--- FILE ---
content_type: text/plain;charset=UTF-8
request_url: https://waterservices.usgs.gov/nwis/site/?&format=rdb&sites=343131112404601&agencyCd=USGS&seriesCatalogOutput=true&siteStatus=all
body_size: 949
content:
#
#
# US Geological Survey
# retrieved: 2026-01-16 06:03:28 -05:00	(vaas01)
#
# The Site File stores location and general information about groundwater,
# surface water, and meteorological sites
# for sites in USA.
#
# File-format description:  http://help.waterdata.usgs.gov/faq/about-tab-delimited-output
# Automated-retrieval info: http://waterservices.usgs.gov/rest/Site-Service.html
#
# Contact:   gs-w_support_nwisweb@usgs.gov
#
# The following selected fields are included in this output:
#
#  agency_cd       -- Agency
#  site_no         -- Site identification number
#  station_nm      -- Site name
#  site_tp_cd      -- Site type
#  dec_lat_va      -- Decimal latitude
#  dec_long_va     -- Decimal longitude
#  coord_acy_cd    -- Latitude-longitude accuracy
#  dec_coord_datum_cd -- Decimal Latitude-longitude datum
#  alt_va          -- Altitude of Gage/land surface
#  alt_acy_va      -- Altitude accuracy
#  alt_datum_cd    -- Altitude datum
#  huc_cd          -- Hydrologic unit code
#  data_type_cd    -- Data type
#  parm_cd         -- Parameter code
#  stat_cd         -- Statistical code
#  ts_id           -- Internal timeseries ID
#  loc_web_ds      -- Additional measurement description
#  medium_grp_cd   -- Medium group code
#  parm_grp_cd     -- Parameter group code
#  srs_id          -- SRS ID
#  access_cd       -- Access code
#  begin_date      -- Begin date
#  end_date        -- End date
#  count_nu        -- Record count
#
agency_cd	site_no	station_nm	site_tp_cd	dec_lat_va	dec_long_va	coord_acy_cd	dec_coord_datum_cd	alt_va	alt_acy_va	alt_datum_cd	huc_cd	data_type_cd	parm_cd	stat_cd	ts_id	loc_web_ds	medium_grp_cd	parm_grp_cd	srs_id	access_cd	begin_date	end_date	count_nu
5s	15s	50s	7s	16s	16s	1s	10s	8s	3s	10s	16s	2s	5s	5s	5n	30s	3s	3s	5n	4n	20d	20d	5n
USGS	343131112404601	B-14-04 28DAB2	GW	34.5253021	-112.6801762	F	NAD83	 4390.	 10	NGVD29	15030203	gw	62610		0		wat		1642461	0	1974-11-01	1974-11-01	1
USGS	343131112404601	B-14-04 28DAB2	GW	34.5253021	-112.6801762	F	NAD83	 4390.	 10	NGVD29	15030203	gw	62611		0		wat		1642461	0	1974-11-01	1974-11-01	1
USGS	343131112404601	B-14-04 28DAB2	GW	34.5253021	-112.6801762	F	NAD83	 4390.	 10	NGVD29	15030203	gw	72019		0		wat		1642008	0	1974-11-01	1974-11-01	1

→ **Your task**
Repeat the data word for word.

→ **Written solution**
--- FILE ---
content_type: text/plain;charset=UTF-8
request_url: https://waterservices.usgs.gov/nwis/site/?&format=rdb&sites=343131112404601&agencyCd=USGS&seriesCatalogOutput=true&siteStatus=all
body_size: 949
content:
#
#
# US Geological Survey
# retrieved: 2026-01-16 06:03:28 -05:00	(vaas01)
#
# The Site File stores location and general information about groundwater,
# surface water, and meteorological sites
# for sites in USA.
#
# File-format description:  http://help.waterdata.usgs.gov/faq/about-tab-delimited-output
# Automated-retrieval info: http://waterservices.usgs.gov/rest/Site-Service.html
#
# Contact:   gs-w_support_nwisweb@usgs.gov
#
# The following selected fields are included in this output:
#
#  agency_cd       -- Agency
#  site_no         -- Site identification number
#  station_nm      -- Site name
#  site_tp_cd      -- Site type
#  dec_lat_va      -- Decimal latitude
#  dec_long_va     -- Decimal longitude
#  coord_acy_cd    -- Latitude-longitude accuracy
#  dec_coord_datum_cd -- Decimal Latitude-longitude datum
#  alt_va          -- Altitude of Gage/land surface
#  alt_acy_va      -- Altitude accuracy
#  alt_datum_cd    -- Altitude datum
#  huc_cd          -- Hydrologic unit code
#  data_type_cd    -- Data type
#  parm_cd         -- Parameter code
#  stat_cd         -- Statistical code
#  ts_id           -- Internal timeseries ID
#  loc_web_ds      -- Additional measurement description
#  medium_grp_cd   -- Medium group code
#  parm_grp_cd     -- Parameter group code
#  srs_id          -- SRS ID
#  access_cd       -- Access code
#  begin_date      -- Begin date
#  end_date        -- End date
#  count_nu        -- Record count
#
agency_cd	site_no	station_nm	site_tp_cd	dec_lat_va	dec_long_va	coord_acy_cd	dec_coord_datum_cd	alt_va	alt_acy_va	alt_datum_cd	huc_cd	data_type_cd	parm_cd	stat_cd	ts_id	loc_web_ds	medium_grp_cd	parm_grp_cd	srs_id	access_cd	begin_date	end_date	count_nu
5s	15s	50s	7s	16s	16s	1s	10s	8s	3s	10s	16s	2s	5s	5s	5n	30s	3s	3s	5n	4n	20d	20d	5n
USGS	343131112404601	B-14-04 28DAB2	GW	34.5253021	-112.6801762	F	NAD83	 4390.	 10	NGVD29	15030203	gw	62610		0		wat		1642461	0	1974-11-01	1974-11-01	1
USGS	343131112404601	B-14-04 28DAB2	GW	34.5253021	-112.6801762	F	NAD83	 4390.	 10	NGVD29	15030203	gw	62611		0		wat		1642461	0	1974-11-01	1974-11-01	1
USGS	343131112404601	B-14-04 28DAB2	GW	34.5253021	-112.6801762	F	NAD83	 4390.	 10	NGVD29	15030203	gw	72019		0		wat		1642008	0	1974-11-01	1974-11-01	1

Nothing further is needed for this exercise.